I had some issues with the last instalment of the Invisible Library – The Masked City – but I’m pleased to say
that I enjoyed this one a lot more. Vale’s combination of condescension and
actually being that good is less annoying when it is both a vector and a symptom
of his chaos contamination, and I appreciate that Irene is not spending the
entire story obsessing about Kai (even if I did want her to give Vale more of an
earful for making her the stick for his pity piƱata.) It helps, a lot, that
Irene gets to show her strengths, particularly in facing off against Alberich,
and that in acting as the moderate influence against Kai and Vale’s anti-fae extremism,
she is proven to be in the right, rather than being taken advantage of.

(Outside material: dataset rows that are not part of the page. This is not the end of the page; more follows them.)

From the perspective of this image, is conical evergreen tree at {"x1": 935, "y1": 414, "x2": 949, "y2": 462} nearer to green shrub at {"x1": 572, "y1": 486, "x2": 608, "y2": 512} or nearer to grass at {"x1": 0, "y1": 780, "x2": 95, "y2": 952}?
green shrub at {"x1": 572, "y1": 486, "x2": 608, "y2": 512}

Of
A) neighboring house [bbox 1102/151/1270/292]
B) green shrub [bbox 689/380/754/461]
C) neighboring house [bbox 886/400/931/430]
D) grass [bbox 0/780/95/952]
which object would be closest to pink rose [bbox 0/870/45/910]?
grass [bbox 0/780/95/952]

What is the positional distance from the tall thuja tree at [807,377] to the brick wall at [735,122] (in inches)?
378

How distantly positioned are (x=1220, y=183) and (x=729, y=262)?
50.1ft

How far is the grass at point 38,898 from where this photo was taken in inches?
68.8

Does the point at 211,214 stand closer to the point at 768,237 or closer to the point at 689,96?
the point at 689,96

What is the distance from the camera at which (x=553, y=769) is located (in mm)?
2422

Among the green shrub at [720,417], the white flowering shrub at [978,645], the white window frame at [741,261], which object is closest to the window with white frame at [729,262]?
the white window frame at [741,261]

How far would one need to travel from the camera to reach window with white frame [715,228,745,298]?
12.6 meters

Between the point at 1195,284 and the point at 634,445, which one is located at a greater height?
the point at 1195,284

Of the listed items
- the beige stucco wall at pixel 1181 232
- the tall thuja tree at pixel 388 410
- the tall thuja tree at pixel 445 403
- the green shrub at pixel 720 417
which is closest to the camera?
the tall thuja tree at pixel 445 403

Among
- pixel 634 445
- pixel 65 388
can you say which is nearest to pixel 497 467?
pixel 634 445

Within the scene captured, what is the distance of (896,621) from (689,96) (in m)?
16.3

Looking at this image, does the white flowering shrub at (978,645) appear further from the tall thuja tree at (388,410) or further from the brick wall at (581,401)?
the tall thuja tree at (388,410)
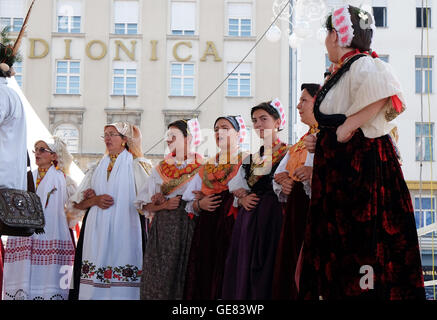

(1) As a reminder, I am working from hearing instead of seeing the
names.
(2) He was doing an author visit at the library which my daughter
attended, where she picked up the first book for me and the second for her
other daddy.
(3) There is one mention of a male witch, but he’s only referred to.
(4) There are all of two women in the entire novel with actual screen
time, and only one of them really qualifies as a character.